**WHAT TO DO:**
Rewrite the material starting with the line with "What among parrot's" and going on through the line with "3. (2) pale" as a two-column CSV headed input and output. Put each text and its answer together in one row, with every field quoted, line breaks turned into spaces, and the pictures left out.
::: RECORDED DATA
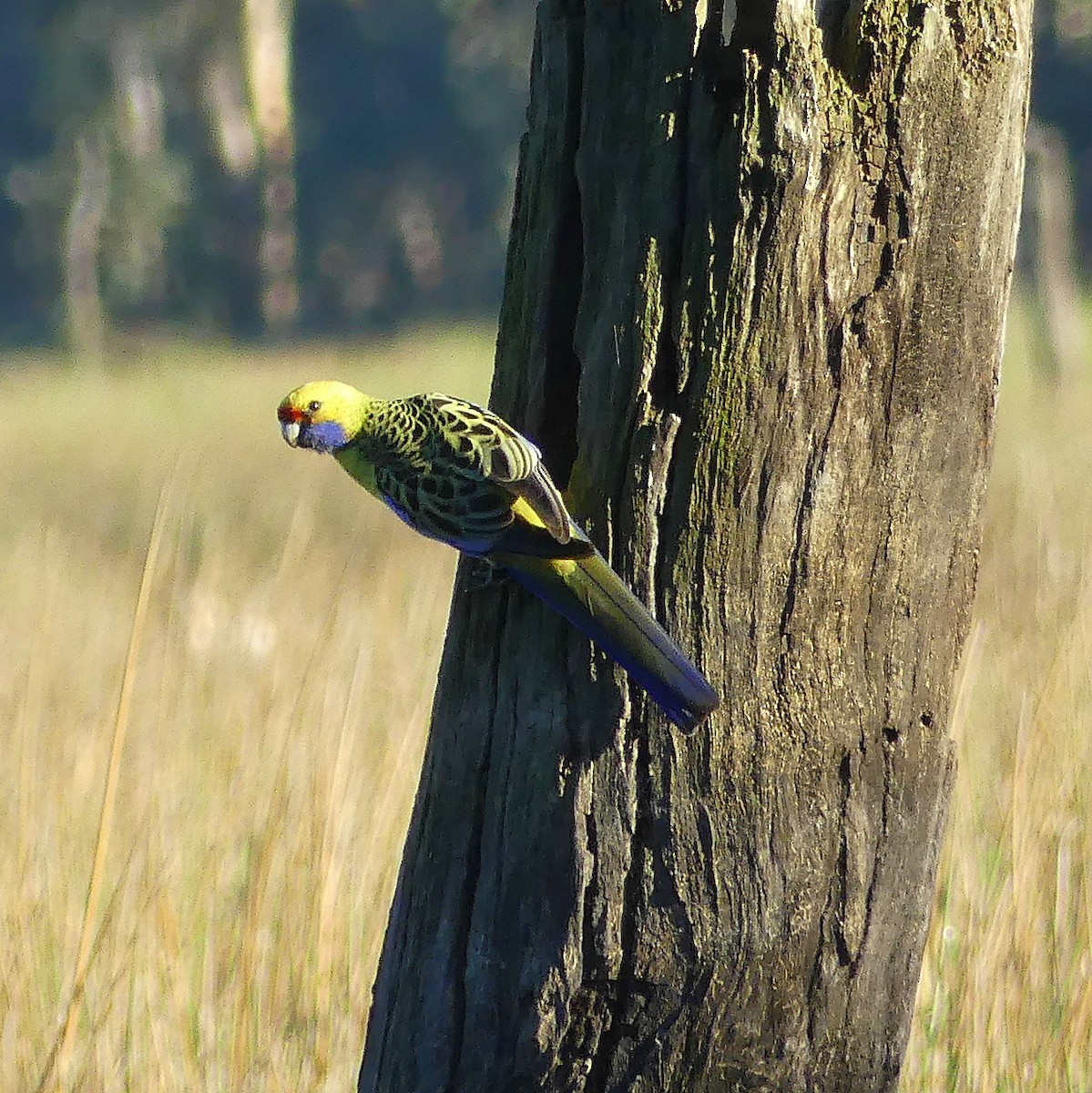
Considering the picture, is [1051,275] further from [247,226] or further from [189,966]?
[247,226]

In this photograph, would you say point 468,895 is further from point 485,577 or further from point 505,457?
point 505,457

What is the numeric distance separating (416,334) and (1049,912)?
3603cm

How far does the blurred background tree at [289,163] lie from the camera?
127ft

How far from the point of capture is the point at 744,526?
1783 mm

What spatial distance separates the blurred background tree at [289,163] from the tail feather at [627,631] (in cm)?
2989

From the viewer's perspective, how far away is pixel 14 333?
47250mm

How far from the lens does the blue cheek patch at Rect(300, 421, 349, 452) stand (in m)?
2.78

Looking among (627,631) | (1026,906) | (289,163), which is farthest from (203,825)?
(289,163)

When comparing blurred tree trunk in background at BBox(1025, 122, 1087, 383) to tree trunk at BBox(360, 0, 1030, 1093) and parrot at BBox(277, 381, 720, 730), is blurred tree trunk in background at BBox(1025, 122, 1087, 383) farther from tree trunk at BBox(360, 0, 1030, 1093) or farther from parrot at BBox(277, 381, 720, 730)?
tree trunk at BBox(360, 0, 1030, 1093)

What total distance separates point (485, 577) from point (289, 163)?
31505mm

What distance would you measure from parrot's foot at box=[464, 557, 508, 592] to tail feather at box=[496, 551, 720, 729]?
13 centimetres

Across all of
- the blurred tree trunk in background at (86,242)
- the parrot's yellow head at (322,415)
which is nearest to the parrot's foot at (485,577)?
the parrot's yellow head at (322,415)

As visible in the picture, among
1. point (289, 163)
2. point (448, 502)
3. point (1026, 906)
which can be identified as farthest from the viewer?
point (289, 163)

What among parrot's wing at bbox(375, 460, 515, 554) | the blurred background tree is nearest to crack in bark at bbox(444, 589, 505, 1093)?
parrot's wing at bbox(375, 460, 515, 554)
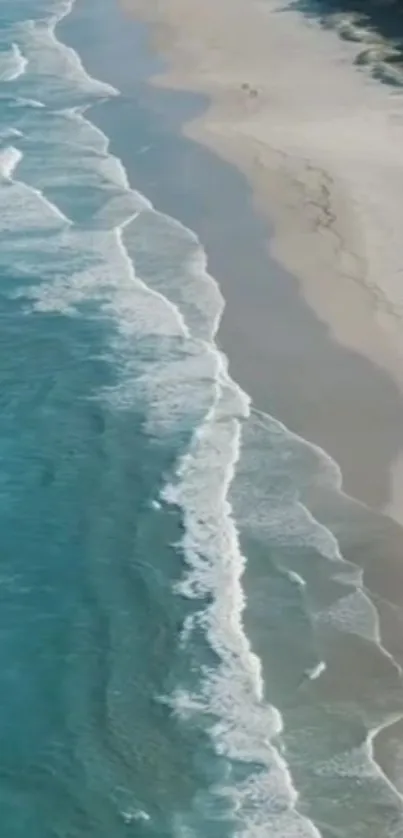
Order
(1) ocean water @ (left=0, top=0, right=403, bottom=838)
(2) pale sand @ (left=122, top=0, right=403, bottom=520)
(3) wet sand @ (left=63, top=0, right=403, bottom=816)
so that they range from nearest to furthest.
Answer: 1. (1) ocean water @ (left=0, top=0, right=403, bottom=838)
2. (3) wet sand @ (left=63, top=0, right=403, bottom=816)
3. (2) pale sand @ (left=122, top=0, right=403, bottom=520)

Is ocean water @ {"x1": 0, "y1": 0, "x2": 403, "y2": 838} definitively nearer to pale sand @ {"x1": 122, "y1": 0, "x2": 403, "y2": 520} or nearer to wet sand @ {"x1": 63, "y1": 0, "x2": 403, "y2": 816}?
wet sand @ {"x1": 63, "y1": 0, "x2": 403, "y2": 816}

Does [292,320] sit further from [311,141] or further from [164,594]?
[311,141]

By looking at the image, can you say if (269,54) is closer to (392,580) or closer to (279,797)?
(392,580)

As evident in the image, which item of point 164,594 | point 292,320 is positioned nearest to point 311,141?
point 292,320

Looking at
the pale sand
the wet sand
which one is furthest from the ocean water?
the pale sand

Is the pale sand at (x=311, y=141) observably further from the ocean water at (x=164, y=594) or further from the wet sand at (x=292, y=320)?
the ocean water at (x=164, y=594)

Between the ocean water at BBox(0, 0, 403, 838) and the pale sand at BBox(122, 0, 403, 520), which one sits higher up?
the ocean water at BBox(0, 0, 403, 838)

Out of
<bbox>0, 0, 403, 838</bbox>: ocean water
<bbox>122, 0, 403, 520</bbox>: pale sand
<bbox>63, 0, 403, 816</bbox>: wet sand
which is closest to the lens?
<bbox>0, 0, 403, 838</bbox>: ocean water
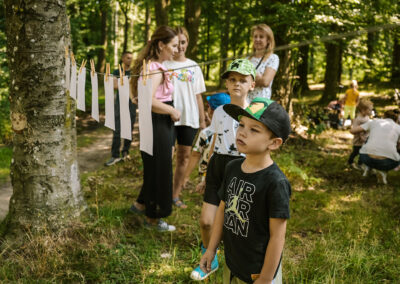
::::::
**COMPLETED TASK:**
input,output
"What among parrot's wing at bbox(375, 460, 515, 554) | the blurred background tree is nearest to crack in bark at bbox(444, 589, 505, 1093)?","parrot's wing at bbox(375, 460, 515, 554)"
"Order (1) ocean water @ (left=0, top=0, right=403, bottom=838) (2) pale sand @ (left=122, top=0, right=403, bottom=520) (3) wet sand @ (left=63, top=0, right=403, bottom=816) so that they range from nearest to furthest. Answer:","1. (1) ocean water @ (left=0, top=0, right=403, bottom=838) 2. (3) wet sand @ (left=63, top=0, right=403, bottom=816) 3. (2) pale sand @ (left=122, top=0, right=403, bottom=520)"